I hung up the phone, wondering what in the world she could want. I’d just have to grit my teeth and go see. Looking around my trailer once more, I picked up my laundry and hiked the chain of my purse on my shoulder, mentally squeezing a stop at Mrs. Springer’s house between numbers 7 and 8 on my long list of things to do. I hated to leave the trailer with a broken lock, which I’d forgotten to put on my list, but I had no choice.
After throwing the dirty clothes in the backseat of the car and checking the time, I walked across the crumbling asphalt that divided the two rows of trailers. Picking my way across the yard and stepping around plastic tricycles, rubber balls, an overturned lawn chair, and an empty Pampers box, I knocked on the door of Jennie’s double-wide.

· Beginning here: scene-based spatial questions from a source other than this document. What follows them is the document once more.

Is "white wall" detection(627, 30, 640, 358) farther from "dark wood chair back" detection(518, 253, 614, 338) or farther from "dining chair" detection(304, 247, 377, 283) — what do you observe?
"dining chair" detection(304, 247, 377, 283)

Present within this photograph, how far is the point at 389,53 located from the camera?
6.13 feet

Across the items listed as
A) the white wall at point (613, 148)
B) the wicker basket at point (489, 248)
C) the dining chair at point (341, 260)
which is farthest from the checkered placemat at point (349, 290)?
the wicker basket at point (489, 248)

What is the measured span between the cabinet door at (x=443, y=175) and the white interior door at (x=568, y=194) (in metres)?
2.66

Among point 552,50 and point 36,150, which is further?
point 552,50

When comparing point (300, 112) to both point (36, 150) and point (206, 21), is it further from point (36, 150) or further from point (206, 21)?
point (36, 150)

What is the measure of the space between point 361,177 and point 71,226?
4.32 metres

“Come on in, whoever it is,” she yelled.
I stuck my head in, saying, “It’s just me. Are you up?”
“Lord, yes,” Jennie said, walking out from a bedroom, a cigarette and a coffee mug in one hand, and a Cosmo magazine in the other. She had on a seersucker robe that came to her knees over a long nightgown with the hem out.
Jennie was about my age, but after four kids she didn’t look it. She’d put on weight with each baby before she’d had a chance to lose what she’d put on from the previous one. Her hair hadn’t been combed, but from the state of her kitchen with dishes piled up and cereal spilled on the counter and the floor, I could see why. Two kids in underpants lay on the floor, glued to the television, and I could hear the other two somewhere in the back, jumping up and down on a bed.
“Come on in, hon, and have a seat.” Jennie waved at a chair. “I swear, every morning about this time I’m about ready to beat the hell outta these young ’uns.”
She flopped down on the daybed she used as a couch, reached over, turned off the television, and swatted the backside of a child who screamed that he was watching Nickelodeon. “Go get dressed,” she screamed back. Then lifting her voice even more, she yelled at another child in the back of the trailer, “If I have to come in there, you’ll be sorry.” Then, smiling at me, she said, “Don’t you look nice. Take a load off and tell me all about last night.”